アカディア先生の『ファイアランス』とルゥの『ウォーターウォール』がぶつかったことによって、二人が立つ闘技場は一面水蒸気に覆われてしまった。
別に大した魔術を防いだわけでもないのに会場は大盛り上がりしている。
「この程度で盛り上がりすぎじゃない?」
「まぁ・・・ほら、みんな学生だから」
エンディが何か裏がありそうな顔をしながら目を背けたけど、別に私が知っていたところで関係ないかな?
しばらくして蒸気が晴れてきた。
そこには涼しい顔して立っているルゥと、その様子に驚いている様子のアカディア先生だった。
「ルゥさん、まさか無傷で凌ぐとは思っていませんでした。」
「あの程度で傷をつけられると思われていたのでしたら、大変不愉快ですね。」
『ファイアランス』なんて低級魔術を真面目に敵を傷つけるために使っていたのでしょうか?
だとしたら相当戦闘が下手じゃないですか?
ろくな効果も期待できない魔術に魔力を使うなんて無駄でしかありません。
少なくとも1000年前の戦争時にはそんな魔力の無駄遣いをしている魔術師はいませんでした。

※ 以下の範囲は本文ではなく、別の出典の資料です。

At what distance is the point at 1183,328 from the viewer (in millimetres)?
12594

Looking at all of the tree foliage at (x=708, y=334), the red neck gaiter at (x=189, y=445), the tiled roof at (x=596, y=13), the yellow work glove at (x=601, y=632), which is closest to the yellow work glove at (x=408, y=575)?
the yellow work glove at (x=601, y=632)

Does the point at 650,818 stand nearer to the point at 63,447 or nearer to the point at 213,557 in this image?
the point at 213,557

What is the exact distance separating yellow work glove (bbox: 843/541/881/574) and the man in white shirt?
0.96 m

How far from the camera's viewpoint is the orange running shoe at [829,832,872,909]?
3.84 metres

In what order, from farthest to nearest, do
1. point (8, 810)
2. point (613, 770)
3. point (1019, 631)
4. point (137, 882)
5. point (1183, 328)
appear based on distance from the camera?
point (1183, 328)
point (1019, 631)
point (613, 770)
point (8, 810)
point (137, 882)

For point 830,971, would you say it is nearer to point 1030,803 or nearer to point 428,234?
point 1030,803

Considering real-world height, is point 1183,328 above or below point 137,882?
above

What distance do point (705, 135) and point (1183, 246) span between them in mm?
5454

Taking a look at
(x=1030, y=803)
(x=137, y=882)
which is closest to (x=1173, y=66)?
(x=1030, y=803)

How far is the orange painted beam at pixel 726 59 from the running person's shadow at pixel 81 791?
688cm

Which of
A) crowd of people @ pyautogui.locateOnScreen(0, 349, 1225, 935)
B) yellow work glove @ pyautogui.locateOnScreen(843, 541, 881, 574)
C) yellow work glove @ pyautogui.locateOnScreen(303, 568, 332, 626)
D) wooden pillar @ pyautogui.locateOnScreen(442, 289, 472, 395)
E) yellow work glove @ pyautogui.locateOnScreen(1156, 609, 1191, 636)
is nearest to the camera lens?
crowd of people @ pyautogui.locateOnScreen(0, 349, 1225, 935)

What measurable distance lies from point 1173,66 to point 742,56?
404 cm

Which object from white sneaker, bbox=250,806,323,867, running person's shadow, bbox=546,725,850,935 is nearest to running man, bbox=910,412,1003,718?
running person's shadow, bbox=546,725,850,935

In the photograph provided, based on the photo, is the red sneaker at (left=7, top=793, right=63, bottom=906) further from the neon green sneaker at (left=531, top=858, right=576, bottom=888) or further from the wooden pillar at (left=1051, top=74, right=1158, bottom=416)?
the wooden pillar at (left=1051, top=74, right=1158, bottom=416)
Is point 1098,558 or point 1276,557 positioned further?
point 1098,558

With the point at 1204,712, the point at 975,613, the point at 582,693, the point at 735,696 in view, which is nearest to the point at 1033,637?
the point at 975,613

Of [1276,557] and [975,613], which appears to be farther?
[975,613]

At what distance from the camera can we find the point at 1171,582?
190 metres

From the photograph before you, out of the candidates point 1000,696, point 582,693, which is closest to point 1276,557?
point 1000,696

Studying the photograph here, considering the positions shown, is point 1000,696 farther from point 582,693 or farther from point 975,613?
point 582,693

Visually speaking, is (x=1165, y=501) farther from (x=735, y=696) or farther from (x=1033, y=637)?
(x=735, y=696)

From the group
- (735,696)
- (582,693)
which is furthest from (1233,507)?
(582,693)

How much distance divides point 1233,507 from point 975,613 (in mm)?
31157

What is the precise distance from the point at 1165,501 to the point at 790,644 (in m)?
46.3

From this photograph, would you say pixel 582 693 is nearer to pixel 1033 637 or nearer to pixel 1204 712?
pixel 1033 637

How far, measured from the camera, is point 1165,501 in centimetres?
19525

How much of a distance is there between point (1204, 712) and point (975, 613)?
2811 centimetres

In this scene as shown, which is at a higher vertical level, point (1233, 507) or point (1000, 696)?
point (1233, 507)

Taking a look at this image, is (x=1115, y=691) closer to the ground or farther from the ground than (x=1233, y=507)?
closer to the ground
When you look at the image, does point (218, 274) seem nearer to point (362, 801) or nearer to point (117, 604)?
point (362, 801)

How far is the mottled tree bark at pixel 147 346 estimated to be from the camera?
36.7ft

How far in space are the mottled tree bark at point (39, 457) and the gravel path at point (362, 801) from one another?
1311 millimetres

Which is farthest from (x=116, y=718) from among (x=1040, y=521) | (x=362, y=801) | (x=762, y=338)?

或いは、平和な時代が続いたことによって基本戦術が変わったりでもしたのでしょうか?
いずれにせよ、こうなると私から仕掛けないとキリがなさそうですね。
久しぶりに対人の感覚を取り戻してみましょうか。
今度はルゥが仕掛けだしたみたいだ。
ルゥを中心に大量の魔力が溢れ出したかと思えば、すぐにそれは大きな水の塊となり、波と化した。
「さて、アカディア先生はあれをどう凌ぐのかな?」
アカディア先生の実力がどれほどの物か楽しみにしていると、隣にいるエンディが声を震わせながら言った。
「アカディア君では・・・あれを凌げない・・・。」
「え?」
今ルゥが発動している上級魔術『タイダルウェーブ』は防御の腕に覚えがある魔術師で無ければ流石に無傷とはいかないけど、それでも真面目に防御すれば死ぬような攻撃ではないはず。
「今の魔術師は平和ボケしているせいでここ100年ぐらいで到達者になれた者はいないんだ・・・。」
震わした声をそのままにエンディが呟いた。
それは非常にまずいんじゃないの?
もしこれを無傷で凌ぎ切って見せたら、流石に崩すのは骨が折れそうなのですが、どのくらい防いでみせるのでしょうか?
「すべてを飲み込んでください『タイダルウェーブ』。」
作り上げた大波を無礼者に差し向けました。
しかし、作り上げた大波は対象に当たる前に見慣れた雷によってすべて蒸発させられてしまいました。
「ルゥ、ストップ。」
金髪の長い髪を揺らしながら、私の『タイダルウェーブ』をいともたやすく消して見せたエルル様は、そう言うと無礼者の方へと向かわれました。
そこで初めて気づいたのですが、無礼者は完全に腰が抜けた状態で、地面にへたり込んでしまっていました。
さらに観客席に大勢いたはずの学生もほとんどが姿を消し、残っている一部もあの女と同じように腰が抜けてしまっている様子でした。
「アカディア先生、どうする?」
こうして、生意気にもエルル様に声をかけていただいた無礼者が降参を宣言したことで、此度の決闘は幕を閉じたのでした。